Christopher J. Walker & James R. Saywell
89 Geo. Wash. L. Rev. 1198
A bedrock principle of administrative law is that when a court finds an agency has erred, the court generally remands the action for the agency to consider anew (as opposed to the court deciding the matter itself). The conventional understanding is that this ordinary remand rule is part of the suite of judicial deference doctrines in administrative law. In our contribution to The George Washington Law Review’s Annual Review of Administrative Law, we argue that this understanding is incomplete—at least when it comes to high-volume agency adjudication. In that context, the vast majority of agency adjudication decisions never make it to federal court. Judicial remands in cases that reach the courts allow the courts to engage in a dialogue with the agency, in turn improving agency decision-making in similar cases that never make it to federal court. Indeed, courts have developed and utilized a variety of tools to engage in a richer dialogue with the agency on remand. Remand, thus, can be a tool for judicial engagement and dialogue, not just one for judicial deference.
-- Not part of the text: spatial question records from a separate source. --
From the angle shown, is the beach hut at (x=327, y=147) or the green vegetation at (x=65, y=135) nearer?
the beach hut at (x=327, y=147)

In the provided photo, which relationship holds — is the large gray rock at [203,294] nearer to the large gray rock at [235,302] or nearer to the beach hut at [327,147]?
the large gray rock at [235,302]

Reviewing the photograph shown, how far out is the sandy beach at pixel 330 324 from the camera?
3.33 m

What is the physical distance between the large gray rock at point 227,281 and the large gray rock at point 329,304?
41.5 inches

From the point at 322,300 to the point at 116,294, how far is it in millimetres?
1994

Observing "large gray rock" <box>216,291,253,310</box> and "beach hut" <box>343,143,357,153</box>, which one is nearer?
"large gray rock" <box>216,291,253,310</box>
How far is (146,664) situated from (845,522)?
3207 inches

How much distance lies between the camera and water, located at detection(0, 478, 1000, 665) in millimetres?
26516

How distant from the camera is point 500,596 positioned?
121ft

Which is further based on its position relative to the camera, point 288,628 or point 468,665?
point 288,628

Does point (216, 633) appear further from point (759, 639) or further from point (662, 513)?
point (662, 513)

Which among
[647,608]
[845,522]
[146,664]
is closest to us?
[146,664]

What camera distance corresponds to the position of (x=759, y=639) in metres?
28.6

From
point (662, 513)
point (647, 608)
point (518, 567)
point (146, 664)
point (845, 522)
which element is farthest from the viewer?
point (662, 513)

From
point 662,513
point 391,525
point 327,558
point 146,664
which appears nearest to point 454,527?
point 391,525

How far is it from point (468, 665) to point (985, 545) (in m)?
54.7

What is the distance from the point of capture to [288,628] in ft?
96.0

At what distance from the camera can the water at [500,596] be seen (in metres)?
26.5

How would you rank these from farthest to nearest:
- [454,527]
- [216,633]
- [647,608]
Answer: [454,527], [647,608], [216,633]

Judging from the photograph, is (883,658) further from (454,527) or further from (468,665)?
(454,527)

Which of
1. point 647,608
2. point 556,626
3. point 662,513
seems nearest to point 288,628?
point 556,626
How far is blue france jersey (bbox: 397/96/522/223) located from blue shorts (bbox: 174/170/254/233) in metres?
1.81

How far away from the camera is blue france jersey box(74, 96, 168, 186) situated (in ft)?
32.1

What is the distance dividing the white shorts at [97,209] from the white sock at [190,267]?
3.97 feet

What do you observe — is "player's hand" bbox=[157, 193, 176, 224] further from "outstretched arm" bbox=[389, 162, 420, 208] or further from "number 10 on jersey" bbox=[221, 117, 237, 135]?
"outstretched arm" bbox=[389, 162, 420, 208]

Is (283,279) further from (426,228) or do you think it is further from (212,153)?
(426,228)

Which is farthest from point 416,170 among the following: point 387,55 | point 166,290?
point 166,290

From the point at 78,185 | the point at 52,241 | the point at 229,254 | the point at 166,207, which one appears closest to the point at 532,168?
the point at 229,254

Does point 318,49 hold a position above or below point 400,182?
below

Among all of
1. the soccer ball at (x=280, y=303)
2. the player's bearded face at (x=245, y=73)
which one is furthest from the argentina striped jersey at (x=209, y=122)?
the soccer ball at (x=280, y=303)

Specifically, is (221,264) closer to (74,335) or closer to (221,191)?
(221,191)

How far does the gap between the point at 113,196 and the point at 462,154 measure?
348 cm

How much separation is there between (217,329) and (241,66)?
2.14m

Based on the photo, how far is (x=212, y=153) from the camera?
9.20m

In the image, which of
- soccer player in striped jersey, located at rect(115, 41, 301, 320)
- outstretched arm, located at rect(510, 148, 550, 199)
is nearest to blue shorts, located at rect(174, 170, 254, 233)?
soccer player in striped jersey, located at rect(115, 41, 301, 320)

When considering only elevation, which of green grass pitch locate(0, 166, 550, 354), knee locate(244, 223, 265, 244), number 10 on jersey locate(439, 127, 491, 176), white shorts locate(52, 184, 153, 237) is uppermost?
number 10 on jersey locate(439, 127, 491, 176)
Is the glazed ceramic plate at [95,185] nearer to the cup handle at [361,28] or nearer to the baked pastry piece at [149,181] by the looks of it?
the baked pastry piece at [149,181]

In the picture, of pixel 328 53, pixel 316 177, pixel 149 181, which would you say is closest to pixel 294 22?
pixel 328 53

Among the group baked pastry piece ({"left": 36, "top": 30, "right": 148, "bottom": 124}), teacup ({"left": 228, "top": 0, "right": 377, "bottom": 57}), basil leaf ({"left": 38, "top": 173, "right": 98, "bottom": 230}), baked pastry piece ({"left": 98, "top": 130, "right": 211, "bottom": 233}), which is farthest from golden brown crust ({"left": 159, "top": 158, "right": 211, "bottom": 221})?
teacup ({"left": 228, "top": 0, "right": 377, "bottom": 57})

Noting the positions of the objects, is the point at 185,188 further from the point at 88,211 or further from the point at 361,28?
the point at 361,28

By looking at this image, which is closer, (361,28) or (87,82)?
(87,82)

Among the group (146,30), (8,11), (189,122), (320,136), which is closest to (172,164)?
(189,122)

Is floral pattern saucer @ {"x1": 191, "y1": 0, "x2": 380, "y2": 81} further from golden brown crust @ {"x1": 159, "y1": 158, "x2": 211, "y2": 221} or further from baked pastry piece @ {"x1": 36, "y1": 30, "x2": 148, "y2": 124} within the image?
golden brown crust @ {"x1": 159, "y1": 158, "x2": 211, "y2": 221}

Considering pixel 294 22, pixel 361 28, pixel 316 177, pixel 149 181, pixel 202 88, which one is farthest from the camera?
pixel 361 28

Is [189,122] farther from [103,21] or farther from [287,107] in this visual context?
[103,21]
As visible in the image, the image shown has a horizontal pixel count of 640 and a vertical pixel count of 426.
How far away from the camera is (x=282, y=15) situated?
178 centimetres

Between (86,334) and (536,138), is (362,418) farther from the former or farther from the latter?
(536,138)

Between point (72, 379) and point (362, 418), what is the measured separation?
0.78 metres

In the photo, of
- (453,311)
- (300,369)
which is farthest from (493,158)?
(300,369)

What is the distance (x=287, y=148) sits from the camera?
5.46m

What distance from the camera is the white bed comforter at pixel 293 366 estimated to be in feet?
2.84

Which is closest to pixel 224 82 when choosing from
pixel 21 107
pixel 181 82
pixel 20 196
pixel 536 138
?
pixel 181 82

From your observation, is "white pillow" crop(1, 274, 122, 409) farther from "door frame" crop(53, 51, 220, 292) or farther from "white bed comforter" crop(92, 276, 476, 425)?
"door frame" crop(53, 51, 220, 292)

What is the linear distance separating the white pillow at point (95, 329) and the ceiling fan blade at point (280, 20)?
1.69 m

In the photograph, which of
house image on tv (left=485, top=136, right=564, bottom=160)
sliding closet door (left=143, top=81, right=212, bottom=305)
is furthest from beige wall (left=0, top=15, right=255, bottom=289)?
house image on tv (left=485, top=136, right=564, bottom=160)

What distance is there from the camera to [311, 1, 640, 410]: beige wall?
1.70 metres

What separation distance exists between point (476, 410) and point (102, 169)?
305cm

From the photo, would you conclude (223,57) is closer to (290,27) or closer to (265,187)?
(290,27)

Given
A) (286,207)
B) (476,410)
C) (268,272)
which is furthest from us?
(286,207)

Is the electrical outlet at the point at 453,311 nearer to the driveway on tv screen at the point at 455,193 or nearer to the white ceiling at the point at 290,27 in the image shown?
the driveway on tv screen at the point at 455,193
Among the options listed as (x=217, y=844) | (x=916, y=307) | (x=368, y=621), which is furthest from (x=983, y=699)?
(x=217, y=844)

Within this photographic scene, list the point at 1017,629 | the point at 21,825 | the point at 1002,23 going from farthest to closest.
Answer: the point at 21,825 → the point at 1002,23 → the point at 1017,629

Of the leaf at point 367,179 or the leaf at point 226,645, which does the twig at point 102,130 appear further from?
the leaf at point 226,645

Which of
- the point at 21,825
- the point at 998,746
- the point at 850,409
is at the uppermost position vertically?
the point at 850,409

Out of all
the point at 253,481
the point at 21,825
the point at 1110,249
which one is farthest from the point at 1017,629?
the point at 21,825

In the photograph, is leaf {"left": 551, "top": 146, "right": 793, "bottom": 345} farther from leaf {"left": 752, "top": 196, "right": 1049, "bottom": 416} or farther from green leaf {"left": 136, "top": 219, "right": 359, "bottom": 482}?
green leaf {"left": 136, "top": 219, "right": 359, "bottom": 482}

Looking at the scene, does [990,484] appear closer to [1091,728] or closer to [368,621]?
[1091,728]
This argument, however, assumes that a dialogue between courts and agencies actually takes place—that remand is not just a judicial monologue. This Article explores the empirical realities of that assumption by presenting the findings of two separate studies: a cross-agency study for the Administrative Conference of the United States on agency appellate systems and a FOIA-based study of agency immigration decisions on remand. Although much more empirical work needs to be done, the findings from these studies provide an empirical window into how agencies engage with and respond to courts on remand. In light of these preliminary yet promising findings, we argue that courts (and agencies) should consider how to better engage in a dialogue on remand in order to produce a more systemic effect on high-volume agency adjudication systems.